Big pensions strike hits UK schools, travel
LONDON, Mar 28 (Reuters) Up to 1.5 million local government workers went on strike across Britain today closing thousands of schools and disrupting travel in a growing row over pensions.
Eleven labour unions combined to stage the 24-hour protest which they said would be the biggest strike since 1926.
They intend to make it the first in a series of demonstrations against a plan to force some public sector employees to work longer, or face a reduced pension if they retire at 60.
The British action coincided with a huge labour protest in France over a new job law. French airports were expected to be affected but the Eurostar line from London to Paris was running.
In Liverpool, commuters faced disruption as the Mersey river tunnels shut and ferries stopped running. All buses and trains were cancelled in Northern Ireland and in London 70 per cent of schools failed to open.
The Tower of London was also closed and the river Thames anti-flood barrier reduced to emergency staffing levels. One airport, the regional Leeds Bradford, suffered minimal delays.
At issue is the government's decision to scrap the so-called 85-year rule, which states that members of the Local Government Pension Scheme can retire at 60 on a full pension if their age and years of service add up to 85 or more.
The unions argue that other, better paid, public sector workers are still allowed to retire at 60 and that the law targets those in lower paid, more menial jobs.
The change is due to come into effect in October this year.
LOW PAID SUFFER Britain's state and private pensions system is creaking from the rising cost of an ageing workforce. On one measure, the country is facing a 57 billion pound shortfall in retirement savings which is around five percent of GDP.
Many industrialised nations, including the United States, Germany and Japan, have similar problems. As people live longer, birth rates fall and populations age, fewer people are working to support an increasing number of pensioners.
A commission created in 2004 to look at the problem has proposed raising the age at which people take a state pension from 65 now to at least 67 by 2050.
Employees in the Local Government scheme include carers, charity workers, refuse collectors and people who work in call centres, environmental services and housing associations.

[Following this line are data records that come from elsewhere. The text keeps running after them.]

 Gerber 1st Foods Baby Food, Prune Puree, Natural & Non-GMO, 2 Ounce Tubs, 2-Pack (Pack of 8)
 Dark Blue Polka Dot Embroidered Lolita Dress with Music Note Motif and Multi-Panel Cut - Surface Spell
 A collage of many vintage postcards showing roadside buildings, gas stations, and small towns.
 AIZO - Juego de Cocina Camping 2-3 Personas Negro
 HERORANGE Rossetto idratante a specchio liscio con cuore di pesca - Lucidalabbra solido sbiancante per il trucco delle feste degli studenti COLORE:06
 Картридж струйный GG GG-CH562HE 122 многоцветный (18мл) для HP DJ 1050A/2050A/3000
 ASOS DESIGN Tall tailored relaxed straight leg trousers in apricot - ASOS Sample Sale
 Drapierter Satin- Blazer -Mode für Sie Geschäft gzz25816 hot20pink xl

Brian Strutton, national secretary of the GMB union, said his workers just wanted to see fairness in the system.
''Why should thousands of low paid, long serving dinner ladies and classroom assistants lose a quarter of their pension for retiring at 60 when the better paid teachers they work alongside can retire on an unreduced pension,'' he said in a statement.
A spokeswoman for Unison, the country's biggest union, said they had seen solid support across the country.